> [Instructions]:
• a. Which other articles in the series does the editor's note in the one-hit wonder article list?
• b. Can you duplicate the one-hit wonder article word for word, beginning at the words "About eight years" and stopping after "or an agent)."?

> [Document]:

Be More Than a “One-Hit Wonder”

Editor’s Note: This article is the fourth in the Content into Consistent Income Series. Here are the links to the other articles: Use Your Content in a New Way, How to Keep Them Coming Back and Set It and Forget It.

Many authors are focused on a single book idea. They craft a book proposal and pitch it over and over. Yet if you think about the publisher’s perspective, they are looking for authors with multiple book ideas or more than a “one-hit wonder.”

In this Content Into Consistent Income Series, I’ve been talking about the merits of a membership site. I’m going to use a personal example of how you can become more than a one-hit wonder with your topic.

About eight years ago as a frustrated acquisitions editor, I wrote Book Proposals That Sell, 21 Secrets To Speed Your Success. This book continues to help writers and has 100 Five Star reviews on Amazon. I sell the Ebook version. Yet I knew I could do more with this important topic to writers. At any moment, there are millions of proposals and manuscripts in circulation in the offices of publishers and literary agents. Unfortunately many of them are poorly crafted and have no understanding of the importance of the pitch. You have seconds to catch the interest—and it involves work and understanding the audience for your pitch (an editor or an agent).

I took my experience and some of the content in Book Proposals That Sell and repurposed it into a membership course called Write A Book Proposal. My book is different from the course because the book is a series of secrets or insights about proposals where the course is much more step-by-step creation of an excellent book proposal—yet each one is focused on the same topic.

Can you take your book or something that you regularly teach or speak about and repurpose your content into a membership course? The membership course can be a critical element in what some people call your backend and position you in the market as more than a "One-Hit Wonder."

> [Listed entries]:
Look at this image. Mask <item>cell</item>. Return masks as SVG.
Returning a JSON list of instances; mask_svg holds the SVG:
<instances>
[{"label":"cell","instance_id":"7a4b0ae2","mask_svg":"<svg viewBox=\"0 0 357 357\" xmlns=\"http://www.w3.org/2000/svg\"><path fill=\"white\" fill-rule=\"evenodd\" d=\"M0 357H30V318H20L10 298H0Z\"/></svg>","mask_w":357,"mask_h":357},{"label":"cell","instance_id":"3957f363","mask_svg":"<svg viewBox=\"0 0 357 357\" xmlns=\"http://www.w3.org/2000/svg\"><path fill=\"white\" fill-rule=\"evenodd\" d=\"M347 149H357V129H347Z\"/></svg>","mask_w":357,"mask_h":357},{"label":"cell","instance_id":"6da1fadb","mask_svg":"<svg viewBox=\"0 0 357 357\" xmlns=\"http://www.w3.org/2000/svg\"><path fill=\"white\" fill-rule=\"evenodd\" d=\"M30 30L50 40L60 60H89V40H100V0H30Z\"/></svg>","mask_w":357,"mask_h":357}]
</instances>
==
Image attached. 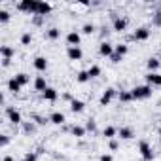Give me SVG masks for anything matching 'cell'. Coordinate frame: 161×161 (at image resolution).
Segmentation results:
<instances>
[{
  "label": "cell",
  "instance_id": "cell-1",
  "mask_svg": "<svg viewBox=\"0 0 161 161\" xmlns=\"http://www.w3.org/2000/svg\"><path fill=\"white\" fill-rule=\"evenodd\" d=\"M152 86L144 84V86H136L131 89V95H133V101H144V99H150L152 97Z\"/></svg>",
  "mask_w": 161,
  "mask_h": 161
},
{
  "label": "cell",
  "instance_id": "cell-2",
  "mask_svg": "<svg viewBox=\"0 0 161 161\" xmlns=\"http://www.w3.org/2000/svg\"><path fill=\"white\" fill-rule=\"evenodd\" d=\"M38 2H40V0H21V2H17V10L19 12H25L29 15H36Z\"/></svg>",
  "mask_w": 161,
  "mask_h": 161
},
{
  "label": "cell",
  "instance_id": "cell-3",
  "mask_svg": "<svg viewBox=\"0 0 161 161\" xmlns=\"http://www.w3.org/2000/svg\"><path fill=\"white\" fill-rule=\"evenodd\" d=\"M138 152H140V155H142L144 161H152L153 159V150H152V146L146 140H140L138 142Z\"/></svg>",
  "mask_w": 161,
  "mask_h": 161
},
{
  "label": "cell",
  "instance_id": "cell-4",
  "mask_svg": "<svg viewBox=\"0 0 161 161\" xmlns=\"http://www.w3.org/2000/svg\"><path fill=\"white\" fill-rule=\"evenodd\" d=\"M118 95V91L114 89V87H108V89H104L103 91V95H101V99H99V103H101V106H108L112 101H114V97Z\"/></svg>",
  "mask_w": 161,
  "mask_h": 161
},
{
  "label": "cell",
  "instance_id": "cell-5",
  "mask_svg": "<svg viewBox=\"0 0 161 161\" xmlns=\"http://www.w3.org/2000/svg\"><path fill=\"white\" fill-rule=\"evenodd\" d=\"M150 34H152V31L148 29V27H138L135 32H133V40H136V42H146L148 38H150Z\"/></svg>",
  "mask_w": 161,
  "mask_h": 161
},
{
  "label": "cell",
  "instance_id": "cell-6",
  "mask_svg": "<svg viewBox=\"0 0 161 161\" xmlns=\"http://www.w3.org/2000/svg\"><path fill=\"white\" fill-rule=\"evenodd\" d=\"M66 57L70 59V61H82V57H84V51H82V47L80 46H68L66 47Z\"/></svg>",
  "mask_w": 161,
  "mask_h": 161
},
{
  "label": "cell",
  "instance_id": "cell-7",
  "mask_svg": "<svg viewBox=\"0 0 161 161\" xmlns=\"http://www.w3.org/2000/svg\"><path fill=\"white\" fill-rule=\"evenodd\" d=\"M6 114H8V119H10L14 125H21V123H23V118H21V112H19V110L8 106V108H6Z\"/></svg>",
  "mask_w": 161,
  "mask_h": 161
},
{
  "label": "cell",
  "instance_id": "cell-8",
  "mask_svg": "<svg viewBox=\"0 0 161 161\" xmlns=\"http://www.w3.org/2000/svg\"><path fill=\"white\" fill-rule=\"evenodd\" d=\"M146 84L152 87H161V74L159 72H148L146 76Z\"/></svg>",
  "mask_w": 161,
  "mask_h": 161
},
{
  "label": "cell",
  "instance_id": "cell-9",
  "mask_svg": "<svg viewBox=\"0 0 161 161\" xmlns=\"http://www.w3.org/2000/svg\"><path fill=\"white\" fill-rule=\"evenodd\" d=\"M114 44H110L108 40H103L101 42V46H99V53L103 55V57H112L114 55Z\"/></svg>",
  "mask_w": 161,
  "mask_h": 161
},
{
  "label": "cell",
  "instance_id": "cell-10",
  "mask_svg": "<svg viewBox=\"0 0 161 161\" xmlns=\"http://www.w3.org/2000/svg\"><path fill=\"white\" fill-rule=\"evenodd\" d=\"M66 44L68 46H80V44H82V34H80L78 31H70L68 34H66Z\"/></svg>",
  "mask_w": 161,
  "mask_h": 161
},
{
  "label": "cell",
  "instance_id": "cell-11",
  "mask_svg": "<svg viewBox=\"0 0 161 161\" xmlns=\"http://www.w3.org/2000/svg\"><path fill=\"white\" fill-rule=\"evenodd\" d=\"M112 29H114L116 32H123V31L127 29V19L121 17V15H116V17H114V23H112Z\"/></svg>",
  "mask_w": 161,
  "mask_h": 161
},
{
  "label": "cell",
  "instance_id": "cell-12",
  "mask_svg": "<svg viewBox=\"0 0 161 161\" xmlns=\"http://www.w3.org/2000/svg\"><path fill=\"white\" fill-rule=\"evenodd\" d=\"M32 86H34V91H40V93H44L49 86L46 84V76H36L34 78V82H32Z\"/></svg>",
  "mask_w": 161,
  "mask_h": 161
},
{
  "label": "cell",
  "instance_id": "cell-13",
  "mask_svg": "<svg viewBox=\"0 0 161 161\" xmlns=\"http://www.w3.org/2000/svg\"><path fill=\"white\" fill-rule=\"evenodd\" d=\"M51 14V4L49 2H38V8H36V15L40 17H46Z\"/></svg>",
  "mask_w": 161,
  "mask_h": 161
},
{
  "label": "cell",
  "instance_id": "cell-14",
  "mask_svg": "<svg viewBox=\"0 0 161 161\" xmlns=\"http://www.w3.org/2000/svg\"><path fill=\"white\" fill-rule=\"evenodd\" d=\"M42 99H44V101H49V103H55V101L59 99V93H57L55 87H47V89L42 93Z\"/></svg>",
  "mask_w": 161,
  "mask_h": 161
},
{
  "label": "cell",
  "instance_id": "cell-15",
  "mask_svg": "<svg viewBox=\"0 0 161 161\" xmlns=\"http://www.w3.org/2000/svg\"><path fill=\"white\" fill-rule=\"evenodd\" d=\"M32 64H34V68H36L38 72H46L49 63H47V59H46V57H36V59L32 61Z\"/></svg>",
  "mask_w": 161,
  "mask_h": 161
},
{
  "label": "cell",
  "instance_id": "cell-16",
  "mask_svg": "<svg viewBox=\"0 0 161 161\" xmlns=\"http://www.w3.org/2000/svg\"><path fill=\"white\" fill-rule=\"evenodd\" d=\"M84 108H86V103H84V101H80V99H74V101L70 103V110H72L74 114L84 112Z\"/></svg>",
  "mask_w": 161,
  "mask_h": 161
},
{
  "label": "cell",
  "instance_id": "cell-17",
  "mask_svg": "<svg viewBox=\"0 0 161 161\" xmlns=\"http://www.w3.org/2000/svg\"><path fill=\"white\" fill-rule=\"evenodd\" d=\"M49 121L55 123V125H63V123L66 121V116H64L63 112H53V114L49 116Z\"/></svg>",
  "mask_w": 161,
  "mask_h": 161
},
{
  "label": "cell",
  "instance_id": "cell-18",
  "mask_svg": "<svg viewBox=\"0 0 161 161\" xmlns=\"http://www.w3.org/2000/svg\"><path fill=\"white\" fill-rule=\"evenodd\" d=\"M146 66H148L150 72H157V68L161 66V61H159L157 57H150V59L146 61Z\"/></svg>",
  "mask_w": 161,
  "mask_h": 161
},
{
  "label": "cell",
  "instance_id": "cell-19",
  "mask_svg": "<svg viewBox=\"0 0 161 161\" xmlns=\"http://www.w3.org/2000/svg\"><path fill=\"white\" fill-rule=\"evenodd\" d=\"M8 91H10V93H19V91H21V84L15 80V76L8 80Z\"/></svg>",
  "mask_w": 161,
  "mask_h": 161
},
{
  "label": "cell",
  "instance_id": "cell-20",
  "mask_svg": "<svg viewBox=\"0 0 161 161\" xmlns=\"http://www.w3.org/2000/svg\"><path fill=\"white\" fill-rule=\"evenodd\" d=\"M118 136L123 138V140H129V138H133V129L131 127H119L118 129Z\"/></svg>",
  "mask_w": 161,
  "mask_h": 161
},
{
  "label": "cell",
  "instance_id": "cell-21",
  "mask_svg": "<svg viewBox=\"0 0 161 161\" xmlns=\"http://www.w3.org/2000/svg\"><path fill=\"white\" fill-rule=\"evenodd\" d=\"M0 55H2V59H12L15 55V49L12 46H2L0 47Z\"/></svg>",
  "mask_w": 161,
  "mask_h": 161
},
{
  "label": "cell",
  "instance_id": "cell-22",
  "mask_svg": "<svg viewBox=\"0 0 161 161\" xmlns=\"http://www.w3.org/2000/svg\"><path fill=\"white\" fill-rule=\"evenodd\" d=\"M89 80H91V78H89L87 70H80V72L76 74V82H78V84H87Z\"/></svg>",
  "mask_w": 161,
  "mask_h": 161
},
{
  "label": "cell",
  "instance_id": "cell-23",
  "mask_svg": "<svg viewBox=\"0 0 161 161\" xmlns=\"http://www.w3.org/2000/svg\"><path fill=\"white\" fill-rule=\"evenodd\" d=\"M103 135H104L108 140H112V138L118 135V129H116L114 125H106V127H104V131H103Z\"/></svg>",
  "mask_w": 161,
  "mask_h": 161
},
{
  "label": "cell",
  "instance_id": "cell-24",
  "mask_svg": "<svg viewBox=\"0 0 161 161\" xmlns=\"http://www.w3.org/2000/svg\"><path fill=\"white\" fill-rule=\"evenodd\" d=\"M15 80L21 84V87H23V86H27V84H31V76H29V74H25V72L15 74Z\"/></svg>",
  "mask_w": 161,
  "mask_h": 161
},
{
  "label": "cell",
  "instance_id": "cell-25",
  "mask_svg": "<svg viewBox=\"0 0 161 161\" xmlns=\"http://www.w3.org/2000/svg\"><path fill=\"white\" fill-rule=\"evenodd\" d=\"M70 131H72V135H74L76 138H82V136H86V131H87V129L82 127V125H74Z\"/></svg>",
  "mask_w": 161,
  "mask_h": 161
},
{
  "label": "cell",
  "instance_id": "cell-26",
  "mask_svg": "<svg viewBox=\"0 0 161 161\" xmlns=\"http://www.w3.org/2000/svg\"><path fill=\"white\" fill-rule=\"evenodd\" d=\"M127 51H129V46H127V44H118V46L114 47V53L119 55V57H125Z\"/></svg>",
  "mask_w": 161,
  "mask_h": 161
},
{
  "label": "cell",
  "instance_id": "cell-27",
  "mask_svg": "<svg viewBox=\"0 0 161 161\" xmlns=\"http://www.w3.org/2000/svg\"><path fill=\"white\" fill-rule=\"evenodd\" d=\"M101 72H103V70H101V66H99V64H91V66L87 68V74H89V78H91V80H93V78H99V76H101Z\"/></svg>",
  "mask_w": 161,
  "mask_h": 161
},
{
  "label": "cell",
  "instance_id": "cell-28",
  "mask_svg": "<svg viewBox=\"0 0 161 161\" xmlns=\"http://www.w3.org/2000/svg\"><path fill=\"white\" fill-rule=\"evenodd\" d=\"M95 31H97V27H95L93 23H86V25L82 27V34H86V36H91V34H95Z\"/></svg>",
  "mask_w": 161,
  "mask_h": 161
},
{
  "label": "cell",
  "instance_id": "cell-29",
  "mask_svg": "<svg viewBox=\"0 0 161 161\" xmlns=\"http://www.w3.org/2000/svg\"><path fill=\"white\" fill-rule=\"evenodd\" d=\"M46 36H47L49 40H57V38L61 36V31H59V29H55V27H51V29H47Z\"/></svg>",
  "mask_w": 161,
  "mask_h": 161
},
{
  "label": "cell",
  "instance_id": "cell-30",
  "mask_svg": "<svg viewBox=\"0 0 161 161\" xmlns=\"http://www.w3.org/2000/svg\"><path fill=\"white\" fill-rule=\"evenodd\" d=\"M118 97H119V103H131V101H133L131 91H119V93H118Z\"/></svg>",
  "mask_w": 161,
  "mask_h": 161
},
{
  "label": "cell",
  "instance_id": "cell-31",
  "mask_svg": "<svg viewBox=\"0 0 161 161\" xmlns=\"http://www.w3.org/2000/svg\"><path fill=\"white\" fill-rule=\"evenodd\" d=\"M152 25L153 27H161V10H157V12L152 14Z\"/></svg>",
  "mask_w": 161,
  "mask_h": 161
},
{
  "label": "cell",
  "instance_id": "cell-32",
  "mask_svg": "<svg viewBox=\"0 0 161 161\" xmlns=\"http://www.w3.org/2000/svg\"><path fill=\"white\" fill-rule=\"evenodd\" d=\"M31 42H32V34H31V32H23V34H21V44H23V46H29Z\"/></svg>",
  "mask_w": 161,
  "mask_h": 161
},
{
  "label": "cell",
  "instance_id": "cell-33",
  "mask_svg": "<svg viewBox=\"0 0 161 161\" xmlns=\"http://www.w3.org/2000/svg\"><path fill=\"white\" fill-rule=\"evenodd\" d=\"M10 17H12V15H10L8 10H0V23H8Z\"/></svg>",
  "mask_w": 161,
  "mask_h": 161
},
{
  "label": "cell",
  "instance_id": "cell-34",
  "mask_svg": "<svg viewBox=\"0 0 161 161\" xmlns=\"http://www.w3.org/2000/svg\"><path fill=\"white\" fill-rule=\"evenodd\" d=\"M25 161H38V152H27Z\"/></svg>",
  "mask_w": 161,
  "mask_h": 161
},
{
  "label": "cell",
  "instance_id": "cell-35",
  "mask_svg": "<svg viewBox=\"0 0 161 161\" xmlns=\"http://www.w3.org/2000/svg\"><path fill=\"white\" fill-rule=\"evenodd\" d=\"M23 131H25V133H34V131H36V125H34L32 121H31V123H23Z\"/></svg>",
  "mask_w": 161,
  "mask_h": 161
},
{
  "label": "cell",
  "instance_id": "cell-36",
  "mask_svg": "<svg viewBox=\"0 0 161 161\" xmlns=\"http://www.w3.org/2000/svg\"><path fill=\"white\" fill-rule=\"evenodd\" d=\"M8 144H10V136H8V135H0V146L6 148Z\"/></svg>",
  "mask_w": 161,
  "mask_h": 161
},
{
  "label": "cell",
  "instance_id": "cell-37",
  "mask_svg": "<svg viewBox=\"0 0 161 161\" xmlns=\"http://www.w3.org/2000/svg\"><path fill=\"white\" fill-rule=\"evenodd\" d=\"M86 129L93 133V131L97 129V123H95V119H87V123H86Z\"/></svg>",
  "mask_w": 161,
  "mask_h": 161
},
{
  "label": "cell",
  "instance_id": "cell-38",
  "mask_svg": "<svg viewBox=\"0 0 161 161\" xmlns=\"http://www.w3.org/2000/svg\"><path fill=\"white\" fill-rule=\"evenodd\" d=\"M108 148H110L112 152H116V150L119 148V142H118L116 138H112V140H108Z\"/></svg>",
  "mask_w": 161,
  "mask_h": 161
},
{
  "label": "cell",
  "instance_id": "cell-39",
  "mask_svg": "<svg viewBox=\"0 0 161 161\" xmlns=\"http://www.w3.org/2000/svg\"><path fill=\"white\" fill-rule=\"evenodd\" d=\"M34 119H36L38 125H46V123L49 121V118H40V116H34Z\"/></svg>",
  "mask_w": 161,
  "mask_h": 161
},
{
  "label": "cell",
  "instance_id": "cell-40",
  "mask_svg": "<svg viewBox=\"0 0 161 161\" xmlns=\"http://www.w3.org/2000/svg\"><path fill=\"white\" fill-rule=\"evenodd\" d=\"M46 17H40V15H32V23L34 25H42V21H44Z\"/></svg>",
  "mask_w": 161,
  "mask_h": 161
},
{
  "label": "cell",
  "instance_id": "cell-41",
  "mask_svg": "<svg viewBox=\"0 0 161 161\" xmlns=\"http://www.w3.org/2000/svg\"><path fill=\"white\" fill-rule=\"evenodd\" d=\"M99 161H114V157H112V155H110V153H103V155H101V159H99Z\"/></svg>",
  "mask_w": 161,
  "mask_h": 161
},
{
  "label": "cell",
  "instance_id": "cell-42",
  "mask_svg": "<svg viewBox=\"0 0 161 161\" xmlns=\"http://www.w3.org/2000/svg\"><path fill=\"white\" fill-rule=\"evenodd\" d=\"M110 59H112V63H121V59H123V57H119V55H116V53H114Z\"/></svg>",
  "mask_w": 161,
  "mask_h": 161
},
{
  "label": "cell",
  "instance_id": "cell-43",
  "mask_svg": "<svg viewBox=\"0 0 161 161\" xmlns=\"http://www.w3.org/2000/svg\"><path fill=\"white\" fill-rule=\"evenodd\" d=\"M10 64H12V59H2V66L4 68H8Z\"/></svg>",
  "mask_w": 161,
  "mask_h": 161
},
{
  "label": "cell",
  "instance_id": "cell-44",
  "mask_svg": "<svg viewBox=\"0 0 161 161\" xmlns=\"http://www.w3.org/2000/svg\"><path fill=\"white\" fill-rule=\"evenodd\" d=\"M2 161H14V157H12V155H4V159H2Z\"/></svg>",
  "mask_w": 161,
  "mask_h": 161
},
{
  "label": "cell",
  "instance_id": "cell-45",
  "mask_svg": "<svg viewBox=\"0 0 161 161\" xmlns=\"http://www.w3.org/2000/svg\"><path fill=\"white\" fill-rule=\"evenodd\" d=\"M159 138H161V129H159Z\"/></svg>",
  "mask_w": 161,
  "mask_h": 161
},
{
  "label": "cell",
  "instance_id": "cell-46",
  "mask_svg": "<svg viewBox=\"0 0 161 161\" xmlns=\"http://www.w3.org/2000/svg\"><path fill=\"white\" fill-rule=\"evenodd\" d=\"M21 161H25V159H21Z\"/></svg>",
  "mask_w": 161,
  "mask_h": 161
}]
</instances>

> [Task answers]:
• a.
Use Your Content in a New Way
How to Keep Them Coming Back
Set It and Forget It

• b.
About eight years ago as a frustrated acquisitions editor, I wrote Book Proposals That Sell, 21 Secrets To Speed Your Success. This book continues to help writers and has 100 Five Star reviews on Amazon. I sell the Ebook version. Yet I knew I could do more with this important topic to writers. At any moment, there are millions of proposals and manuscripts in circulation in the offices of publishers and literary agents. Unfortunately many of them are poorly crafted and have no understanding of the importance of the pitch. You have seconds to catch the interest—and it involves work and understanding the audience for your pitch (an editor or an agent).